Исходный текст =>
----

Пугачев и его сообщники. 1774 г. Том 2 — страница 43 из 100

Двигаясь прямым путем через Симский завод на село Богородское и далее на город Уфу, Михельсон надеялся в последнем пункте укомплектоваться лошадьми и боевыми припасами, в которых ощущал «великий недостаток». Следуя из города Уфы к Бирску, Михельсон надеялся перерезать Пугачеву путь и не допустить его в приволжские губернии.

«Ежели же то точная правда, – доносил он[479], – что злодей пойдет к Хлынову, куда ему, но тамошним великим лесам, пробираться весьма способно, то не иначе думаю, что станет пробираться через р. Каму на Волгу. Около Хлынова, сказывают, множество крестьян и называют их великими плутами. Чтобы башкирцы самозванца Пугачева, а особливо уральские, столь далеко стали провожать, я не надеюсь».

Глава 13

Начало волнений в великороссийских губерниях. – Меры правительства. – Тревожные слухи о замысле Пугачева посягнуть на жизнь особ императорской фамилии. – Опровержения этих слухов. – Соединение обеих секретных комиссий в одну. – Назначение П.С. Потемкина начальником комиссий. – Инструкция, ему данная.


Благоприятные известия, приходившие в Петербург об успехах наших войск и поражении мятежников в разных пунктах, были омрачены распространившимся в половине мая слухом, что волнения возникают в Воронежской и других великороссийских губерниях. В апреле между крестьянами Воронежской губернии распространился слух, что за Казанью царь Петр Федорович отбирает у помещиков крестьян и дает им волю. Крестьяне Кадомского уезда (ныне заштатный город Тамбовской губернии) села Каврес, в числе 367 душ, собрались на сходку и решили послать двух человек к самозванцу с прошением, чтобы не быть им более за помещиками, а быть вольными[480]. До столицы стали доходить также слухи, что воронежский губернатор обременяет население излишними работами и возбуждает тем неудовольствие. Смутные обстоятельства вообще и нежелание раздражать население побудили правительство обратить на это серьезное внимание.

«Ее величество, – писал Г.А. Потемкин князю А.А. Вяземскому[481], – запамятовала вам вчера сказать, что она намерена была.

----

Приведенные записи =>
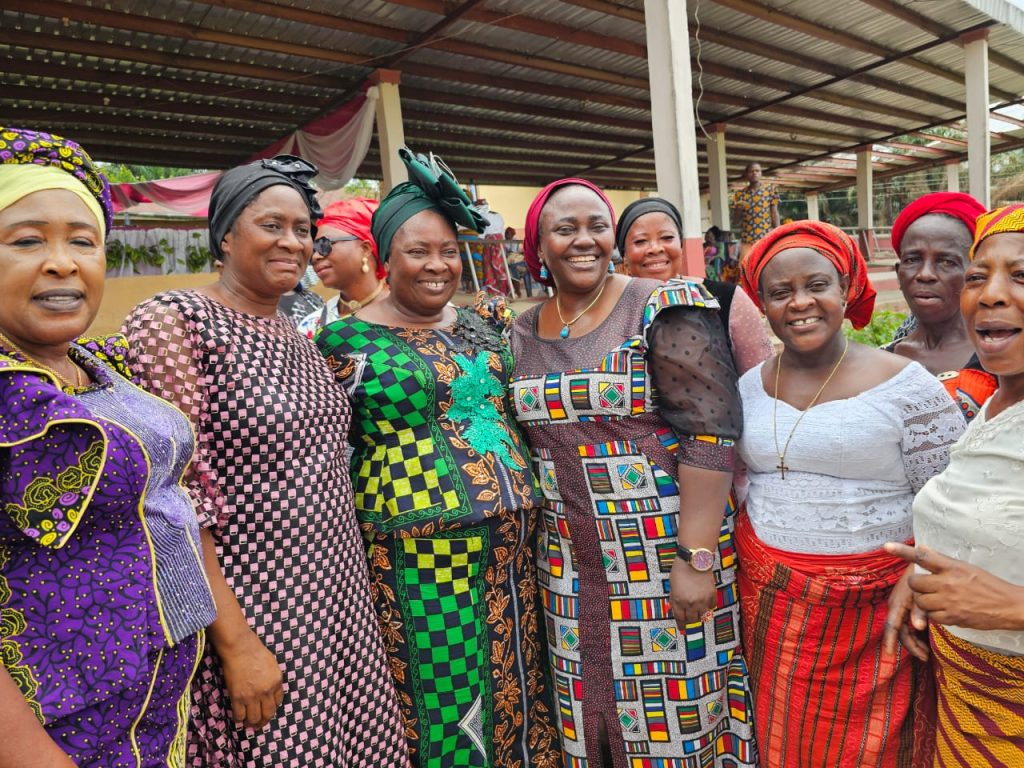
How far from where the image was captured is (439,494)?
6.81 feet

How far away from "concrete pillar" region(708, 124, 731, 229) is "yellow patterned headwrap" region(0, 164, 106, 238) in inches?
476

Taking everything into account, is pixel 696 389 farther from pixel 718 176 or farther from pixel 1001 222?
pixel 718 176

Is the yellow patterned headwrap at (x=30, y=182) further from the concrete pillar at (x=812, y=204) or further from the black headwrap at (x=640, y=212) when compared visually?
the concrete pillar at (x=812, y=204)

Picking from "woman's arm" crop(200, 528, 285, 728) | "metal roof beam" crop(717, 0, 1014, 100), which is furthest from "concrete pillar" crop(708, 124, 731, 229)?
"woman's arm" crop(200, 528, 285, 728)

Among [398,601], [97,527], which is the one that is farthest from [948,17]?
[97,527]

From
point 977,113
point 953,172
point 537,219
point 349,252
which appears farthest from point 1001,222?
point 953,172

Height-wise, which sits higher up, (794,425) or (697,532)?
(794,425)

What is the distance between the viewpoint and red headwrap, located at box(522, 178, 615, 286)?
226 centimetres

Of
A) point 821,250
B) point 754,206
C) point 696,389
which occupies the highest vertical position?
point 754,206

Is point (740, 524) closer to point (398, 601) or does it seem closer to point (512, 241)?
point (398, 601)

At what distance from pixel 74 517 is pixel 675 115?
5.39 m

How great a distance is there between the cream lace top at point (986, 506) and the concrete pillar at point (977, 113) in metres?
9.78

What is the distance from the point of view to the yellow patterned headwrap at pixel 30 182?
1311mm

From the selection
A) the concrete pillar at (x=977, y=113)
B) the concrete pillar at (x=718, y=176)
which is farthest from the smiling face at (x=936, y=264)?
the concrete pillar at (x=718, y=176)
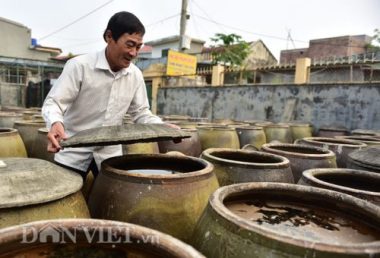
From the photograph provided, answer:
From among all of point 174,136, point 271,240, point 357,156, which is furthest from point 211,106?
point 271,240

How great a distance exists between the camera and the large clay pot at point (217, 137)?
210 inches

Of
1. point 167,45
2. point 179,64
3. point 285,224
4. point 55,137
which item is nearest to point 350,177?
point 285,224

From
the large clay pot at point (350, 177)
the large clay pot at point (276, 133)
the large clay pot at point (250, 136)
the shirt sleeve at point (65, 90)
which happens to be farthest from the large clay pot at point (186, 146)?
the large clay pot at point (276, 133)

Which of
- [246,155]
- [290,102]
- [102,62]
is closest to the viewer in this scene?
[102,62]

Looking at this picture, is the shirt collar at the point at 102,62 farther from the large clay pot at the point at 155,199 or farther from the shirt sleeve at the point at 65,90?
the large clay pot at the point at 155,199

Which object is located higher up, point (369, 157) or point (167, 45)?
point (167, 45)

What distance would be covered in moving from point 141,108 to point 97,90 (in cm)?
52

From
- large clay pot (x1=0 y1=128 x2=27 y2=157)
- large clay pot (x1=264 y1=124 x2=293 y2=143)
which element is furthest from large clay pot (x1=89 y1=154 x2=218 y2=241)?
large clay pot (x1=264 y1=124 x2=293 y2=143)

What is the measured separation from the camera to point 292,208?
204 cm

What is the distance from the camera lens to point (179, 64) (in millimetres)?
17062

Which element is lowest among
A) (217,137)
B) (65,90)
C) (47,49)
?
(217,137)

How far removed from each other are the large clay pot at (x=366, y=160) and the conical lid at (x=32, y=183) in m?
2.70

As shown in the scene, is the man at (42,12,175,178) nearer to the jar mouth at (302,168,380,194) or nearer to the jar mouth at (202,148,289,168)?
the jar mouth at (202,148,289,168)

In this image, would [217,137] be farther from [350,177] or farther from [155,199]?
[155,199]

----

Задание 1 => Извлеките из текста о Пугачеве дословно участок от «Начало волнений в» до «Инструкция, ему данная.» включительно.
Задание 2 =>
Ответьте по тексту о Пугачеве:
(a) В каком городе Михельсон рассчитывал пополнить запас лошадей и боевых припасов?
(b) Сколько душ крестьян села Каврес собралось на сходку?
(c) Сколько человек крестьяне решили отправить к самозванцу с прошением?

Ответ на задание 1 =>
Начало волнений в великороссийских губерниях. – Меры правительства. – Тревожные слухи о замысле Пугачева посягнуть на жизнь особ императорской фамилии. – Опровержения этих слухов. – Соединение обеих секретных комиссий в одну. – Назначение П.С. Потемкина начальником комиссий. – Инструкция, ему данная.

Ответ на задание 2 =>
(a) В городе Уфе.
(b) 367 душ.
(c) Двух человек.